Metrics

ACP uses a layered system of metrics to quantify agreement between models. From the foundational pairwise agreement Cᵢⱼ through the aggregate D-score and Harmony score, to oracle-weighted H_total with criticality adjustments -- every aspect of consensus quality is measured and reported.

Pairwise Agreement: Cᵢⱼ

The foundation of all ACP metrics is the pairwise agreement score Cᵢⱼ, which measures the degree of agreement between any two models i and j. It is a weighted combination of three independent measurements:

Cᵢⱼ = 0.30 × similarity + 0.40 × nli_score + 0.30 × fact_overlap

Pairwise agreement formula

Components

Component	Weight	Range	Description
Semantic similarity	0.30	[0, 1]	Cosine similarity between response embeddings (768-dimensional vectors). Measures how similar the responses are in meaning, regardless of wording.
NLI score	0.40	[0, 1]	Natural Language Inference score. Entailment = 1.0, contradiction = 0.0, neutral = 0.5. Measures whether one response logically follows from the other.
Fact overlap	0.30	[0, 1]	Proportion of factual claims that appear in both responses. Measures concrete factual agreement independent of framing.

The NLI score receives the highest weight (0.40) because it captures logical entailment -- the strongest form of agreement. Two responses can have high semantic similarity (similar topics) or high fact overlap (same facts mentioned) while still contradicting each other in their conclusions. The NLI score catches this.

C_ij calculation

def compute_c_ij(response_i: str, response_j: str) -> float:
    """Compute pairwise agreement between two model responses."""
    # Semantic similarity via embeddings
    emb_i = embed(response_i)  # 768-dim vector
    emb_j = embed(response_j)
    similarity = cosine_similarity(emb_i, emb_j)

    # Natural Language Inference
    nli_result = nli_model(response_i, response_j)
    nli_score = {
        "entailment": 1.0,
        "contradiction": 0.0,
        "neutral": 0.5,
    }[nli_result]

    # Fact overlap
    facts_i = extract_facts(response_i)
    facts_j = extract_facts(response_j)
    if len(facts_i | facts_j) == 0:
        fact_overlap = 1.0  # no facts = no disagreement
    else:
        fact_overlap = len(facts_i & facts_j) / len(facts_i | facts_j)

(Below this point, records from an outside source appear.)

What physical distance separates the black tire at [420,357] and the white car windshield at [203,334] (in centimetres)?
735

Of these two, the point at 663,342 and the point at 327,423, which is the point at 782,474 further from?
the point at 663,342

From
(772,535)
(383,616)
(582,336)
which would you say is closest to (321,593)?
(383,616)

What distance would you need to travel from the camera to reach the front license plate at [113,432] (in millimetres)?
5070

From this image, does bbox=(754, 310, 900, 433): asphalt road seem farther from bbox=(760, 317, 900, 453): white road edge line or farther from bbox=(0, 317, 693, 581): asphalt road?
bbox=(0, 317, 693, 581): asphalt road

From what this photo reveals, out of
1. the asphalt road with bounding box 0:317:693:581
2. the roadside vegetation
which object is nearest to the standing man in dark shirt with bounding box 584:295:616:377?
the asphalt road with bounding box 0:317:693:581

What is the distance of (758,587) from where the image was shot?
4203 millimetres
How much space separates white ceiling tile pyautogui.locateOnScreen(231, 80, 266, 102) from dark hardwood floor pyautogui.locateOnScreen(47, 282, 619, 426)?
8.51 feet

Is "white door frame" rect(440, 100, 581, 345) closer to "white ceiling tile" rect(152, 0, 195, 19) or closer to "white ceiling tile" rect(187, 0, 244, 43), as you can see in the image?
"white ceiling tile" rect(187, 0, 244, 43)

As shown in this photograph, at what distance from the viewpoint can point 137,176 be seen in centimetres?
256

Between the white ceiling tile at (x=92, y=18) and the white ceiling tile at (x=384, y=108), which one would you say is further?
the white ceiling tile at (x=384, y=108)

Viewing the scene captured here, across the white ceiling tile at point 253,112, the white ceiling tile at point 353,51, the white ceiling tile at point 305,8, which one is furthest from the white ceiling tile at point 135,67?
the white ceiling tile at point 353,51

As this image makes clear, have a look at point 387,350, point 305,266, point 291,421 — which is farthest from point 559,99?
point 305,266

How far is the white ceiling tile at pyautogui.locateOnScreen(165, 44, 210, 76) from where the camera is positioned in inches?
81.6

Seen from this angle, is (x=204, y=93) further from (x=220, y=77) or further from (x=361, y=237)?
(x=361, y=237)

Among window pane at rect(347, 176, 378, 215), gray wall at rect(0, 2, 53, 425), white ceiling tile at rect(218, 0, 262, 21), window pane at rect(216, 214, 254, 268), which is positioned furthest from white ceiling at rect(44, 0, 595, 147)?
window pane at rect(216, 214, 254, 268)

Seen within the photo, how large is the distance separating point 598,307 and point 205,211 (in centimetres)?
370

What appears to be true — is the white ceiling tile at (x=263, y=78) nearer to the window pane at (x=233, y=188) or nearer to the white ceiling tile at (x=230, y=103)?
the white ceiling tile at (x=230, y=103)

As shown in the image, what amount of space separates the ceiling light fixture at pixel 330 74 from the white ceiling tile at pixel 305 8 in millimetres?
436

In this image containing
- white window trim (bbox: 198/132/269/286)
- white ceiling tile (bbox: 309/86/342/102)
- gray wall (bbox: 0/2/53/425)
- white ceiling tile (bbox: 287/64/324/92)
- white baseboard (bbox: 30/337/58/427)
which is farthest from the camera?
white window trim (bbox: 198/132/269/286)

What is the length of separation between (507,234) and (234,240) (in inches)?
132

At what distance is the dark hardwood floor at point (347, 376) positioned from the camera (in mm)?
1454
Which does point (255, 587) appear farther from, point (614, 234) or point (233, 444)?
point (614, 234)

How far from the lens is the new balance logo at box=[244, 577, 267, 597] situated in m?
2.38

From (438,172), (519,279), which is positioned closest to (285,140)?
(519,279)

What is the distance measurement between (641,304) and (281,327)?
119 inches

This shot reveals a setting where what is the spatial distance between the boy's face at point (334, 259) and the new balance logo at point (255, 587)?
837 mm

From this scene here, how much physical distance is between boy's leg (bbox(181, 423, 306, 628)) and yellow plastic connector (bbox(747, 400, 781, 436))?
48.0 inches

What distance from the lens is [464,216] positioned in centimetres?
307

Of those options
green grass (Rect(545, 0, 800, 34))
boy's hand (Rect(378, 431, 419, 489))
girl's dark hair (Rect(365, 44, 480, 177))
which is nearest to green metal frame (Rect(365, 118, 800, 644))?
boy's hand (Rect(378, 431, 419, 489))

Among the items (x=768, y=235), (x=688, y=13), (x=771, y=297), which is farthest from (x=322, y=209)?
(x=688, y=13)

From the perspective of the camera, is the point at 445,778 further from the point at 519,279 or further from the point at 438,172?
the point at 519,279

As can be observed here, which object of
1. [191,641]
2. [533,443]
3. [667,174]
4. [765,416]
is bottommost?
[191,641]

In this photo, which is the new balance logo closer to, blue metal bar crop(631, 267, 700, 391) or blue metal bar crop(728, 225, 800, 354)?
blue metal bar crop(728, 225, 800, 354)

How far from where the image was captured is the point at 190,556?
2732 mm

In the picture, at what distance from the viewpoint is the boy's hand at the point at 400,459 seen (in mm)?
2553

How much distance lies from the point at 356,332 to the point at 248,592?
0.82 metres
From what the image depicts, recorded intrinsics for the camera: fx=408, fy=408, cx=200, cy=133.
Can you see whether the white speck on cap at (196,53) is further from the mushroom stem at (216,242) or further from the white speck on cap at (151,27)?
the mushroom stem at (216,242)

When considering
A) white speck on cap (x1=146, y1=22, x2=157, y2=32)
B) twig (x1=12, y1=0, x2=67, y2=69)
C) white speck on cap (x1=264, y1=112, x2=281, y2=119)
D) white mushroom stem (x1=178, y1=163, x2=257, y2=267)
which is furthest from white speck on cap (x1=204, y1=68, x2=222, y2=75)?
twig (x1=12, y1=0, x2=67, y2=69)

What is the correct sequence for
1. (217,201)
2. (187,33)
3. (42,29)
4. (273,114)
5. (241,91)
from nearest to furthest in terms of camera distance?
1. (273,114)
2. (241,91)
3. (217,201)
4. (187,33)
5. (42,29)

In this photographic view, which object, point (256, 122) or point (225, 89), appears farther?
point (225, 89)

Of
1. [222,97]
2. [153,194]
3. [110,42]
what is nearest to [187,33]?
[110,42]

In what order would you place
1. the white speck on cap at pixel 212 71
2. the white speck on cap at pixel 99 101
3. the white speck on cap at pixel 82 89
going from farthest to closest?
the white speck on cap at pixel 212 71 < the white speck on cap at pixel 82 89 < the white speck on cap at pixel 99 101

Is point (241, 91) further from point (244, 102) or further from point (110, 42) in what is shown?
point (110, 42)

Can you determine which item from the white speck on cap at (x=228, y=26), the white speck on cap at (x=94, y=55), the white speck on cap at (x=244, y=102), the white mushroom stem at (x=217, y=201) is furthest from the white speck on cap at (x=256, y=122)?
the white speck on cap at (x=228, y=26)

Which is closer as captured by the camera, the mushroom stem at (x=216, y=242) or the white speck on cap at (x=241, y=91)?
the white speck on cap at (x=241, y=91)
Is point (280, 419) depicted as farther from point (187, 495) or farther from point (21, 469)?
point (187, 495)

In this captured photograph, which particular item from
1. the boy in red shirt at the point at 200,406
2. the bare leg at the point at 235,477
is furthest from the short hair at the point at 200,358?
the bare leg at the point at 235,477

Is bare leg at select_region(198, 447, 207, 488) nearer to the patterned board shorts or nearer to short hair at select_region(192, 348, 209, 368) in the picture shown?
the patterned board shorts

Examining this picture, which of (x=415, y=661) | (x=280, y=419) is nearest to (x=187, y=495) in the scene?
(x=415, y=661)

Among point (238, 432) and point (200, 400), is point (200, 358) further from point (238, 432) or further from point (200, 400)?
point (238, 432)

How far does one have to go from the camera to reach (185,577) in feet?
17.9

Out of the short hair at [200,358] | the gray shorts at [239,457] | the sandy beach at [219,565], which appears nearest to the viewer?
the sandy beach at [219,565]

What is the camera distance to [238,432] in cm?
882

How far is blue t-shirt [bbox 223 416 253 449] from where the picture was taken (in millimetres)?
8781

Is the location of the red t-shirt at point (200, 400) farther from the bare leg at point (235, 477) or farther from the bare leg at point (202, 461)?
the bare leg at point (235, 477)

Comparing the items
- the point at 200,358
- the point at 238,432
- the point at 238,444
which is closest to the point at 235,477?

    return 0.30 * similarity + 0.40 * nli_score + 0.30 * fact_overlap

Weight Rationale

The weights (0.30, 0.40, 0.30) were determined empirically across benchmark consensus tasks. The NLI component receives the highest weight because logical entailment is the most reliable indicator of genuine agreement. Semantic similarity captures surface-level alignment, while fact overlap provides a concrete, verifiable dimension of agreement.

D-Score (Divergence)

The D-score measures overall divergence between all participating models. It is defined as the complement of the mean pairwise agreement:

D = 1 - mean(Cᵢⱼ)

D-score definition

The D-score ranges from 0 (perfect consensus) to 1 (total disagreement). It provides a single number that captures the overall state of the consensus process.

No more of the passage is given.